Turkey’s deputy prime minister has warned Syria of “disastrous consequences” should the Syrian government send forces to support Kurdish militias Ankara considers terrorist groups linked to an insurgency inside its own borders.
Bekir Bozdag made the comments following reports Monday by Syrian news agency SANA that forces loyal to the Syrian government would be deployed to the Kurdish-held region “within hours.”
Bozdag called the reports “unconfirmed” and “unrealistic,” according to Turkey’s Anadolu state news agency, but added that “any decision by the Syrian regime to send forces in Afrin to support PYD/YPG terror organizations or any step taken in this direction will have disastrous consequences for the region.”
Three Kurdish militia — the Kurdish Democratic Union Party (PYD), the People’s Protection Units (YPG) and the Kurdistan Workers’ Party (PKK) — have borne the brunt of a month-long offensive Turkey launched in Afrin to clear the border of the Kurdish groups it considers to be terrorist organizations, along with ISIS militants still remaining on the battlefield.
On Monday, it appeared that the Kurdish factions had forged a new alliance with forces loyal to the Syrian government.
The potential deployment of pro-regime forces to Afrin to support the Kurdish militias in their fight against Ankara complicates an already fraught conflict in the Kurdish regions of northern Syria.
It essentially places the YPG — allies with the US in the fight against ISIS — on the same side as forces loyal to Syrian President Bashar al-Assad, who the US opposes.
It was not immediately clear where or what type of forces the Syrian regime is deploying. Kurdish official Badran Jia Kurd said “army troops” would be deployed along the border based on an agreement between Damascus and Syrian Kurdish fighters, Reuters reported Sunday.
YPG officials refused to comment on the purported deal when contacted by CNN.
Turkey is staying put
Turkish Foreign Minister Mevlut Cavusoglu said Monday Turkey has no intention of suspending operations in Afrin, and questioned the value of any Syrian government deployment to the area.
“If they do go in, what are they [the Syrian forces] going in to do? That is what is important. If the regime goes in to clear the PKK/YPG then there is no problem. But if the regime is going to protect the PKK/YPG then we, Turkey and Turkish soldiers, cannot be stopped,” Cavusoglu said at a news conference in Amman.
Afrin has sustained relentless attacks from Turkey since January 20, when Ankara launched a campaign called Operation Olive Branch.
Turkish-backed Syrian rebel fighters fire from the town of Salwah towards Kurdish forces from YPG in the Afrin region, February 19.
Turkey sees the quest by the Kurds — who are spread out in Turkey, Syria, Iran and Iraq — to establish an independent homeland as an existential threat to its territorial integrity. And Turkey has long warned that it will not tolerate YPG control of much of its border with Syria.
An estimated 16,000 people have been displaced by the fighting, which has been punctuated by relentless airstrikes and shelling, according to the United Nations.

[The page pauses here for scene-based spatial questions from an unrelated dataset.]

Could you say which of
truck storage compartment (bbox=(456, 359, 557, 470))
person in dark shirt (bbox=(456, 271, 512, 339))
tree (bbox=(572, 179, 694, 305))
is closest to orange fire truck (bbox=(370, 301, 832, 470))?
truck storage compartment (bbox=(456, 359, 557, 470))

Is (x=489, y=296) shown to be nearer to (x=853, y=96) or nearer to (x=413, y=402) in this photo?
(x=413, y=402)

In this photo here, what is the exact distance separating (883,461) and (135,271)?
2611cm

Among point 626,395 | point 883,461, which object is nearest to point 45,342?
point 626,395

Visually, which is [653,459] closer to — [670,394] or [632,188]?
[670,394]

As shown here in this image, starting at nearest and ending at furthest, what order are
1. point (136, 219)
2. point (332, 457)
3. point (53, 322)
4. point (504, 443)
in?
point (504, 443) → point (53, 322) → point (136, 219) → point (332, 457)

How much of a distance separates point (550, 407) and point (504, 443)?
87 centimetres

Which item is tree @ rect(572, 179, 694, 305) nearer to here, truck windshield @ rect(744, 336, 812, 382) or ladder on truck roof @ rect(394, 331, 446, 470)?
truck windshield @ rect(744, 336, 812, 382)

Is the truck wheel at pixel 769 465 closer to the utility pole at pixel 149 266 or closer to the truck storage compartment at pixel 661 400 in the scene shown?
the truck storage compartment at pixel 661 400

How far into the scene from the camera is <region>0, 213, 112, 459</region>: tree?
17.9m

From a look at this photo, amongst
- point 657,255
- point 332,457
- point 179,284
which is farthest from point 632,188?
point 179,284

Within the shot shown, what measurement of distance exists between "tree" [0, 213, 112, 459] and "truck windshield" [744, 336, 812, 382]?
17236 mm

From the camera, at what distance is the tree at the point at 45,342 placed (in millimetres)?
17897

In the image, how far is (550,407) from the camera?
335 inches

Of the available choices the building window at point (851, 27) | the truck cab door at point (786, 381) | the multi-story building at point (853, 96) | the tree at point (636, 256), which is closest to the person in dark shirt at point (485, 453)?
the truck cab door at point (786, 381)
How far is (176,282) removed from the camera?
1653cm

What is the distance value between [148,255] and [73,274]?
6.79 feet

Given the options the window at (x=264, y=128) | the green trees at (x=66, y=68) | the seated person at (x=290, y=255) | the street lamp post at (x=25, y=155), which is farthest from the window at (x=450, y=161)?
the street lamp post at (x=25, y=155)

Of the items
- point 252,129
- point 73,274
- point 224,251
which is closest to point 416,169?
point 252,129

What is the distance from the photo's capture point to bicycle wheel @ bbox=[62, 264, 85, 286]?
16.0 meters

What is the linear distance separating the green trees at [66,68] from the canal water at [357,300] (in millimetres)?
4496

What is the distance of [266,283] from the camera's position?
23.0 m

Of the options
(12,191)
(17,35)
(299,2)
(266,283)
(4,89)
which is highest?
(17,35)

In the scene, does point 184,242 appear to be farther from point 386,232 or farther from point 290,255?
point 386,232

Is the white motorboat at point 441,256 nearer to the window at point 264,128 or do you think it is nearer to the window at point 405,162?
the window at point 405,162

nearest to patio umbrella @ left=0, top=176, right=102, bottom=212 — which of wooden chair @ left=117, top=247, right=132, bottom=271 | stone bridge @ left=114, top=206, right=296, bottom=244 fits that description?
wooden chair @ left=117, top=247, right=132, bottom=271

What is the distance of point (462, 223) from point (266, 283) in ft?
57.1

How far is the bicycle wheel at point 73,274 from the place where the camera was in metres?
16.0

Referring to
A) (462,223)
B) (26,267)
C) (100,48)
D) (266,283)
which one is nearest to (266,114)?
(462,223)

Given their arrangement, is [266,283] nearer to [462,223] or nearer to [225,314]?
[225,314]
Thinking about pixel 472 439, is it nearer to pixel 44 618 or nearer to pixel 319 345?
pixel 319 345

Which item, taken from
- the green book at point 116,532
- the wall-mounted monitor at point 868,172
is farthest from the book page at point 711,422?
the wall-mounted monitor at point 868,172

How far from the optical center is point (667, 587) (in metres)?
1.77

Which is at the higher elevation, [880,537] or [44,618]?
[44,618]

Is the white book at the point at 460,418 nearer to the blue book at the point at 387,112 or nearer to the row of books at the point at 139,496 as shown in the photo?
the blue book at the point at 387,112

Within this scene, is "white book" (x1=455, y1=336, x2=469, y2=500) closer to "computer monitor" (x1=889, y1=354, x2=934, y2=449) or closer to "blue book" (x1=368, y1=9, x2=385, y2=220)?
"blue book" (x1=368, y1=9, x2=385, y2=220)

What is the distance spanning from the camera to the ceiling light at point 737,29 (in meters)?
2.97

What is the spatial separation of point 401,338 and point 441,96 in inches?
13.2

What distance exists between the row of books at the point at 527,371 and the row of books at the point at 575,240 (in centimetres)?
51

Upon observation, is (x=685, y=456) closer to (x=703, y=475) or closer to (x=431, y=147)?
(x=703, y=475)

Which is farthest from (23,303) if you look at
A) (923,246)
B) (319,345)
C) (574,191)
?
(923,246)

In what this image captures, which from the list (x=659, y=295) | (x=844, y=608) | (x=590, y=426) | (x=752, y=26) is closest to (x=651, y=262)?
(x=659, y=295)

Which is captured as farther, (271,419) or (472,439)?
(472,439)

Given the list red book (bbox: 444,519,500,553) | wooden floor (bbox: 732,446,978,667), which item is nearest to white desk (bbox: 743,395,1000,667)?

A US announcement in mid-January that it would form a 30,000-strong Kurdish-led border force in northeastern Syria also sparked this heightened period of US-Turkey tension.
Syrian Kurds mourn in the northern town of Afrin during the funeral of YPG fighters on February 18, 2018.
Pushing peace talks on the phone
According to a readout from the Kremlin, Russian President Vladimir Putin and Turkish President Recep Tayyip Erdogan discussed the Turkish operations in Afrin, but offered few details on Monday’s call.
It also said that the Russian and Turkish leaders continued to promote their own Syrian peace talks effort — together with Iran — in Astana, Kazakhstan, over anything the UN-sponsored talks in Geneva might produce.
Noting the “positive dynamics in the development of Russian-Turkish cooperation,” the Kremlin said that “special attention was paid to the further strengthening of the interaction in the Astana format.”
“The readiness for close coordination of the efforts of Russia, Turkey and Iran was confirmed with a view to ensuring the effective functioning of the de-escalation zones and the promotion of the political process,” the Kremlin statement said.
Last month, Russian Foreign Minister Sergey Lavrov was heckled during his speech at a Russia-engineered peace conference at the Black Sea resort of Sochi. The conference was snubbed by many opposition figures, and some of those who actually attended walked out during Lavrov’s address.
Organizers of the summit had hoped the talks would lead to a new draft constitution for Syria and bring an end to sanctions imposed on the state.